---------- Passage given

Skip to content

Conversation

@janiemi
Copy link
Collaborator

@janiemi janiemi commented Nov 25, 2025

Fix and improve korp-make-corpus-package.sh:

  1. Do not include Korp frontend configuration (obsolete feature).
  2. Default to exporting database files as TSV.
  3. Fix functions listing database files.
  4. Fix database export to ensure that the target directory exists.
  5. Improve code.

Fix korp-mysql-export.sh:

  1. Remove support for obsolete tables.
  2. Fix to hide and ignore MySQL “Table doesn’t exist” errors.

Some other improvements may also be included.

scripts/korp-make-corpus-package.sh:
- Use chmod a-w instead of chmod 444 to remove write permissions, so
  that it is possible for the package file to have no world read
  permission.
scripts/korp-make-corpus-package.sh:
- Remove as obsolete the support for including the Korp frontend
  configuration files to the corpus package. Including the frontend
  configuration never worked very well, and once the corpus
  configurations are moved to the backend, it will be completely
  obsolete.
scripts/korp-make-corpus-package.sh:
- Use mkdir_perms instead of "mkdir -p" to set the permissions of
  created directories.
scripts/korp-make-corpus-package.sh:
- Move much of the top-level code to functions in an effort to try to
  structure the code slightly better.
scripts/korp-make-corpus-package.sh:
- Check the value of --newer already when checking options, so that a
  possible error in the argument is caught early, instead of just before
  creating the package. Also move functions get_newer_date and
  check_newer to before check_options.
scripts/korp-make-corpus-package.sh:
- Remove database file type "timespans" as long obsolete.
scripts/korp-make-corpus-package.sh:
- Fix functions listing database files:
  - List explicitly all .sql and .tsv files with the corpus id prefix in
    the database file directories, regardless of the rest of the
    filename. (Previously, they also did that even if they probably
    intended to list only those known to be Korp database file names.)
  - Fix to pass only the required arguments.
  - Add local variable declarations.
  - Add rudimentary function comments.
  - Remove FIXME comments.
scripts/korp-make-corpus-package.sh:
- Rename variable names $corp_id to $corpus_id for consistency.
  (Previously, some functions used one, others the other.)
scripts/korp-mysql-export.sh:
- Remove support for exporting obsolete tables: timespans, corpus_info,
  names_CORPUS, names_CORPUS_sentences, names_CORPUS_strings.
scripts/korp-mysql-export.sh:
- Fix to really ignore "Table doesn't exist" errors (1146) without
  outputting them. (Previously, the script purported to do so but it did
  not work correctly.)
scripts/shlib/file.sh:
- Define global variables related to compression programs, initialized
  in _init_compress_info: compress_progs (compression programs),
  compress_exts (compressed file extensions), compress_prog_$ext
  (compression program for extension $ext) and compress_ext_$prog
  (filename extension for compression program $prog). Initialize to
  support gzip, bzip2, xz, lzip, lzma, lzop, zstd.
- Add functions get_compress, get_compress_ext.
scripts/shlib/file.sh:
- Function comprcat:
  - Support more compression programs based on the initialized
    information on compression programs and filename extensions.

--------------------

### Written tasks
a) Reproduce part of the pull request notes word for word, starting with "- Remove FIXME" and going on through "names_CORPUS, names_CORPUS_sentences, names_CORPUS_strings.".
b) In the pull request notes, restate the paragraph that begins "Remove as obsolete the support for including the Korp frontend" in two shorter sentences, keeping its main facts.
c) Decide whether each statement agrees with the pull request notes, answering yes or no and quoting the deciding words: (i) korp-make-corpus-package.sh now exports database files as TSV by default. (ii) The script now uses chmod 444 to remove write permissions. (iii) The compression support set up in file.sh includes zstd.

---------- Raw data

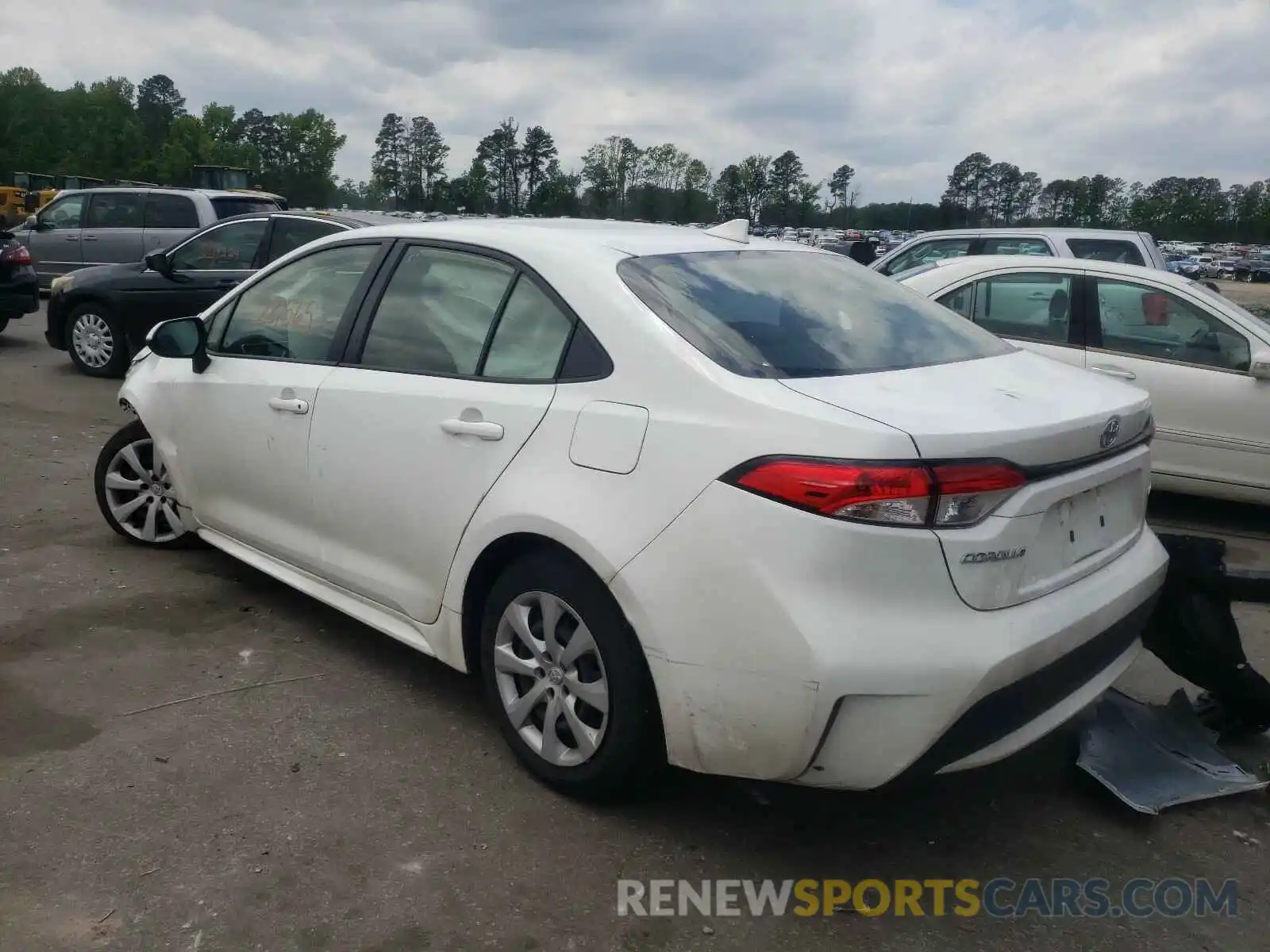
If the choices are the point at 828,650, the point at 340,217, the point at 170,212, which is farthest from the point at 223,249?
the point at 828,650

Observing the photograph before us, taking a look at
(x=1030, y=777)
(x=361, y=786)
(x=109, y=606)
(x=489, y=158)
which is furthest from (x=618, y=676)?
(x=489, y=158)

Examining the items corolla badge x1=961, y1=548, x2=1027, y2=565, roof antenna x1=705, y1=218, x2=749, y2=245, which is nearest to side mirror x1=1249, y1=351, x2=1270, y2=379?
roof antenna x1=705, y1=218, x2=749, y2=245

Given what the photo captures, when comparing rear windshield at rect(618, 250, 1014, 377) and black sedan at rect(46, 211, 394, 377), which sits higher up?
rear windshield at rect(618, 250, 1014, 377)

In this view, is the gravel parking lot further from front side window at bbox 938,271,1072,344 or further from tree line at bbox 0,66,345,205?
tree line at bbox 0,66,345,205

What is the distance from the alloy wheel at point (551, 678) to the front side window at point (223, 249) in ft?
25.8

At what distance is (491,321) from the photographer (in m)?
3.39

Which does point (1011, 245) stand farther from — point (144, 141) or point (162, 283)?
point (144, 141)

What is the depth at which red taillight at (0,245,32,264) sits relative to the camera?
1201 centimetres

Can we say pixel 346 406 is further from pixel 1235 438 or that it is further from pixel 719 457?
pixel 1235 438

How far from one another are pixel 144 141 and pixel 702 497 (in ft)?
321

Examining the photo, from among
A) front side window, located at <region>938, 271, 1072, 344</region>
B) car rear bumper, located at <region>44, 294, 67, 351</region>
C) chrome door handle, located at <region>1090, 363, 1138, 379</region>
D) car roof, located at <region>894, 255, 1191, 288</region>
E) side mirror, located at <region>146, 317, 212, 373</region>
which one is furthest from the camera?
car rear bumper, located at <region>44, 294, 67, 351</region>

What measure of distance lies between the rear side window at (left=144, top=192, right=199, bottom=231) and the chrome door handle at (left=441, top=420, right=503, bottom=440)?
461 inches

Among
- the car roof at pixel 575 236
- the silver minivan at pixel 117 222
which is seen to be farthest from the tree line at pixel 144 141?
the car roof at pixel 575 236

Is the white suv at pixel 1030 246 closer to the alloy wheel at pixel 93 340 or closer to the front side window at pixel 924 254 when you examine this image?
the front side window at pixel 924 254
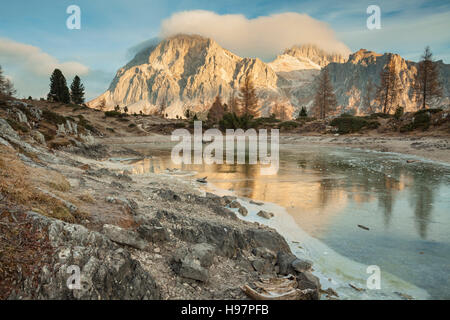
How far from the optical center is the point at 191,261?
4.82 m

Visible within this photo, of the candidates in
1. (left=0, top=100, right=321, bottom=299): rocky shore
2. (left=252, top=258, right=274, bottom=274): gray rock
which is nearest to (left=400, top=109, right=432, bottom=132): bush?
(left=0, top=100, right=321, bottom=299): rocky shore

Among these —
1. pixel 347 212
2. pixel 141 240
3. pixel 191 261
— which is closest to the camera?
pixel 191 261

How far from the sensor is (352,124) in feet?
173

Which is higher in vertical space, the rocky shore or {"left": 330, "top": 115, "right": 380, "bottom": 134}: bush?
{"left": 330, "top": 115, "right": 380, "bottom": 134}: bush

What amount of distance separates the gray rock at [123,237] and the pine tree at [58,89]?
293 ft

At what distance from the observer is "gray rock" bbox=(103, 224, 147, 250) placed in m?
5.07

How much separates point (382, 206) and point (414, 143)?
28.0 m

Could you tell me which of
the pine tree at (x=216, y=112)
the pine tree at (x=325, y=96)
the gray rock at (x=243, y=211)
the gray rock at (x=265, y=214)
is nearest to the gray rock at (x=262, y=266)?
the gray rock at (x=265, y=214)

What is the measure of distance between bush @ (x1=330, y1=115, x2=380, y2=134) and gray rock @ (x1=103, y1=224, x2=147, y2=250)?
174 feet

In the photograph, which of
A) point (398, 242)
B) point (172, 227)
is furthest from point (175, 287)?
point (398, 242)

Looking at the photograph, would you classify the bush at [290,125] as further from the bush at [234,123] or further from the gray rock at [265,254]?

--------------------

### Task-by-task outputs
a)
- Remove FIXME comments.
scripts/korp-make-corpus-package.sh:
- Rename variable names $corp_id to $corpus_id for consistency.
  (Previously, some functions used one, others the other.)
scripts/korp-mysql-export.sh:
- Remove support for exporting obsolete tables: timespans, corpus_info,
  names_CORPUS, names_CORPUS_sentences, names_CORPUS_strings.

b) The script no longer supports adding the Korp frontend configuration files to the corpus package. This feature never worked well, and it will be fully obsolete once corpus configurations move to the backend.

c)
(i) Yes: "Default to exporting database files as TSV."
(ii) No: "Use chmod a-w instead of chmod 444 to remove write permissions"
(iii) Yes: "Initialize to support gzip, bzip2, xz, lzip, lzma, lzop, zstd."